Social Democracy in the Making: Political & Religious Roots of European Socialism
Yale University Press, 2019, xiv + 578 pp., hbk, £25.
Gary Dorrien’s new book seeks to trace the protean complexity of social democratic thought from the nineteenth century through to the middle of the twentieth. The book provides a timely genealogy. After several decades of dominant neoliberal economic policy, recently western politics has witnessed a reactionary surge of populism in varied forms. While the right-wing populism of Brexit and Trump has dominated the picture in the Anglo-American media, there are also countervailing populist streams on the left. In the Anglo-American sphere, Bernie Sanders and Jeremy Corbyn have been among the most high-profile advocates of democratic socialist politics, rehabilitating socialist political activism and drawing fervent support in certain quarters, especially among young voters who will have no living memory of anything like the kind of society either of these politicians envisage. Yet, while ‘socialism’ has re-entered the popular political lexicon, it is an ill-defined, barely-understood, and much maligned phenomenon.
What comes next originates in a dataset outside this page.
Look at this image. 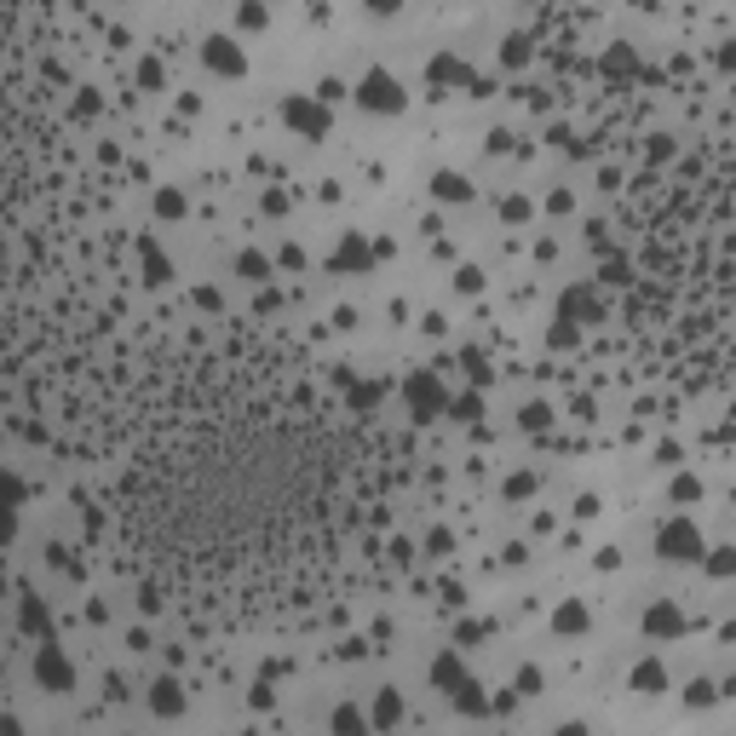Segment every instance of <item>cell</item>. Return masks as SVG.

The US Senator Paul Rand’s risible new book The Case Against Socialism (Broadside Books, 2019) is the latest missive in a concerted, conservative assault against socialism painted with the most unrepresentative, reductive and distorted of polemical brushstrokes. For those who really wish to understand the rich tapestry of the social democratic tradition, Dorrien’s work provides a compelling, textured, nuanced and frankly honest appraisal, full of wit, insight and erudition.